Aim -
Please lay out all of the records below as a JSON list of strings, with one string per line. Leave out blank lines and the pictures.

Source data:
-- start --
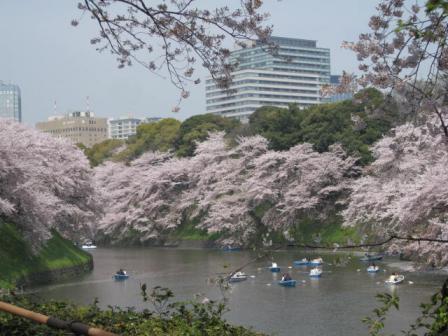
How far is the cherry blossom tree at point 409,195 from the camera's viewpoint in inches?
991

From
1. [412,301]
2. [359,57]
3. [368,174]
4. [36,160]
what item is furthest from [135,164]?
[359,57]

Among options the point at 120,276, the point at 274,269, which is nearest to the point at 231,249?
the point at 274,269

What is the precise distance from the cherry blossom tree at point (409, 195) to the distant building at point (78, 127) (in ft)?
432

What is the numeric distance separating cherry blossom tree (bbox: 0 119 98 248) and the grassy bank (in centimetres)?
108

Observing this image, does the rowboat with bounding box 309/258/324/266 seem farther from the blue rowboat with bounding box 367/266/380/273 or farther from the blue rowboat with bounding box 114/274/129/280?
the blue rowboat with bounding box 114/274/129/280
-- end --
The completed task -
[
  "How far is the cherry blossom tree at point 409,195 from the camera's viewpoint in inches?",
  "991",
  "From",
  "1. [412,301]",
  "2. [359,57]",
  "3. [368,174]",
  "4. [36,160]",
  "what item is furthest from [135,164]?",
  "[359,57]",
  "Among options the point at 120,276, the point at 274,269, which is nearest to the point at 231,249?",
  "the point at 274,269",
  "What is the precise distance from the cherry blossom tree at point (409, 195) to the distant building at point (78, 127) (in ft)?",
  "432",
  "What is the numeric distance separating cherry blossom tree (bbox: 0 119 98 248) and the grassy bank (in centimetres)?",
  "108",
  "Observing this image, does the rowboat with bounding box 309/258/324/266 seem farther from the blue rowboat with bounding box 367/266/380/273 or farther from the blue rowboat with bounding box 114/274/129/280?",
  "the blue rowboat with bounding box 114/274/129/280"
]